# Task description
Please find every line in the records below that contains the word "left" and copy each of those lines in full.

# Data shown

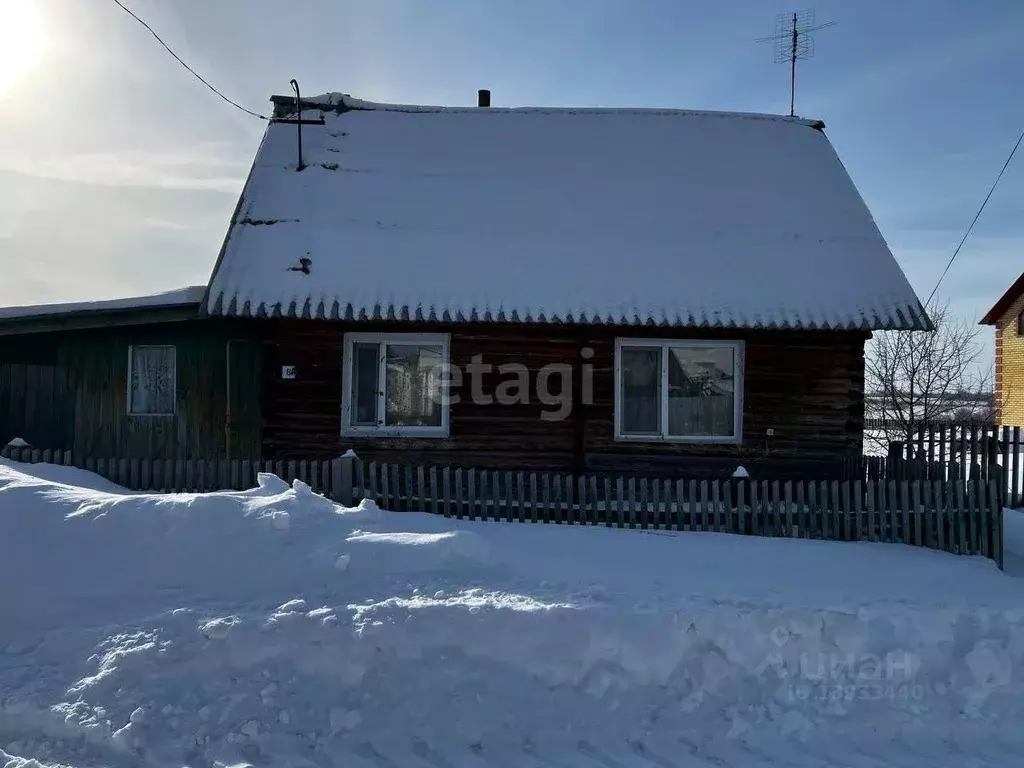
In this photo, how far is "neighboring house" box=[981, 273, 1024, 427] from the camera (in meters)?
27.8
--
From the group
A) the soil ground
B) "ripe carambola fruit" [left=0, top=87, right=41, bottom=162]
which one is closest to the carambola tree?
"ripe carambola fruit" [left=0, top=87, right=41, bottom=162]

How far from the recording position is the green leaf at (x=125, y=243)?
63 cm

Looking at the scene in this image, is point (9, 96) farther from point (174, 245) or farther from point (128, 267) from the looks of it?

# The solution
B) "ripe carambola fruit" [left=0, top=87, right=41, bottom=162]
"ripe carambola fruit" [left=0, top=87, right=41, bottom=162]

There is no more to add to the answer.